WHAT YOU SHOULD DO: Please return the part of the courtship passage between "Thomas’ first bullet" and "place over years.", inclusive, copied word for word.

SUPPLIED PASSAGE:

Thomas’ first bullet creates a rhetorical difficulty. We see the first example of confusing execution for idea. I would agree with the bullet if the emphasis is on the word “romantically.” However, what I see him criticizing is the practice of needing to get a father’s permission before pursuing the woman AT ALL.
I’m probably going to make some fathers mad at me, but I disagree with the notion that a young man would need my permission to interact with my daughter – period. Notice that in my definition, courtship is a “process.” This is an extremely important consideration. The point where a young man would need my permission to interact with my daughter should come very late in the process. How so? Because the initial stages are a “feeling out” exercise that in some cases may take place over years.

PROVIDED RECORDS:
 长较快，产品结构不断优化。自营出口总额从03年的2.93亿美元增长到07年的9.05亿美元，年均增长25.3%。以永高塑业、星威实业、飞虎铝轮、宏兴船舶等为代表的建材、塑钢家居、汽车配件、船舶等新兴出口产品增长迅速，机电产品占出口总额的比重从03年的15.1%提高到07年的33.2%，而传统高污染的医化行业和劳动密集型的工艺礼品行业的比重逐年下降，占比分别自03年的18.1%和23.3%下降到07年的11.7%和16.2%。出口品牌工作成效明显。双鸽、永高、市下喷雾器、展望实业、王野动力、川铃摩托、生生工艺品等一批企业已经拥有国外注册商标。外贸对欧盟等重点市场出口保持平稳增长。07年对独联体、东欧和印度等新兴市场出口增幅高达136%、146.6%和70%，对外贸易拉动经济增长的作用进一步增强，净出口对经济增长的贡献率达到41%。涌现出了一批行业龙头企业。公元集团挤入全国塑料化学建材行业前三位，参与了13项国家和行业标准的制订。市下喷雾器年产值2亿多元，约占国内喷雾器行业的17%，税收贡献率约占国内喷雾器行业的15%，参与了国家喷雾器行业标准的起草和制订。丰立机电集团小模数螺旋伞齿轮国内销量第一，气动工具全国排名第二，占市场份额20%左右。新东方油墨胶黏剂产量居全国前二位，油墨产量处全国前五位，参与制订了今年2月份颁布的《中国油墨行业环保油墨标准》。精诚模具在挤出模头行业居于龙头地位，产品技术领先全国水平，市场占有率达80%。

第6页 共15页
==
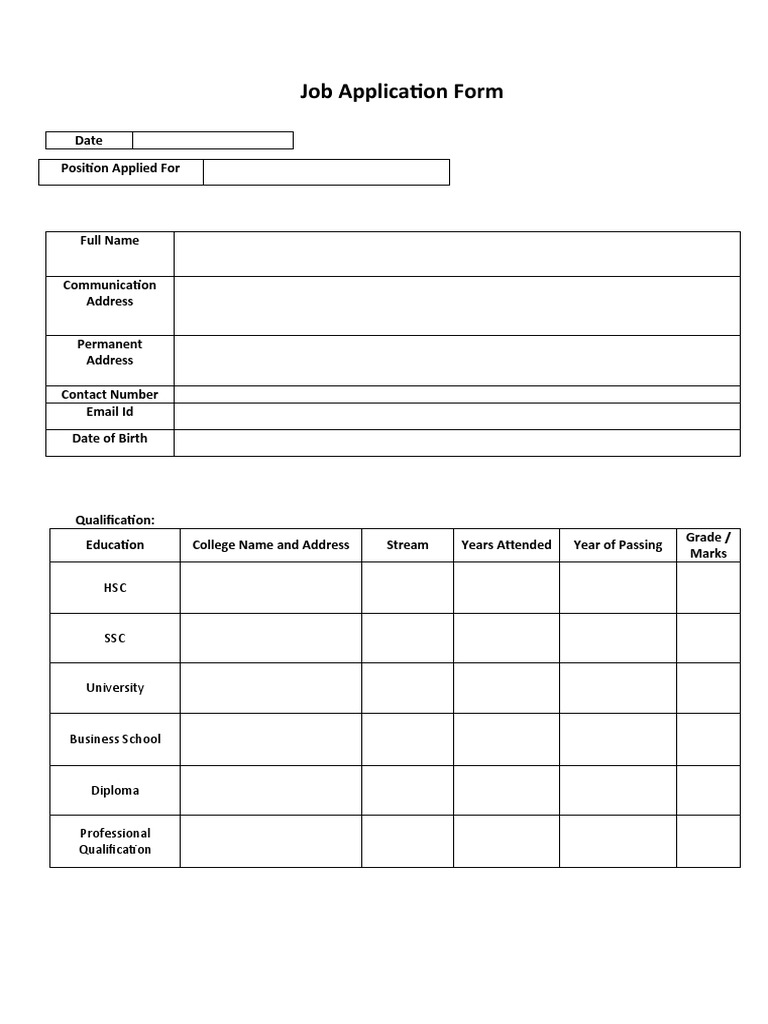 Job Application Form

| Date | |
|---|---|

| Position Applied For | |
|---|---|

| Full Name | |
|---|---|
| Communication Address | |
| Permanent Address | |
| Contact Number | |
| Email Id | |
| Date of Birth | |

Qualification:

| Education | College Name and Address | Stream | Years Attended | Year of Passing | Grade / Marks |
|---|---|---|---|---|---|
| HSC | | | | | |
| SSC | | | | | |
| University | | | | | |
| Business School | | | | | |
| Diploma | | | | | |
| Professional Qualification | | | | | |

OUTPUT:
Thomas’ first bullet creates a rhetorical difficulty. We see the first example of confusing execution for idea. I would agree with the bullet if the emphasis is on the word “romantically.” However, what I see him criticizing is the practice of needing to get a father’s permission before pursuing the woman AT ALL.
I’m probably going to make some fathers mad at me, but I disagree with the notion that a young man would need my permission to interact with my daughter – period. Notice that in my definition, courtship is a “process.” This is an extremely important consideration. The point where a young man would need my permission to interact with my daughter should come very late in the process. How so? Because the initial stages are a “feeling out” exercise that in some cases may take place over years.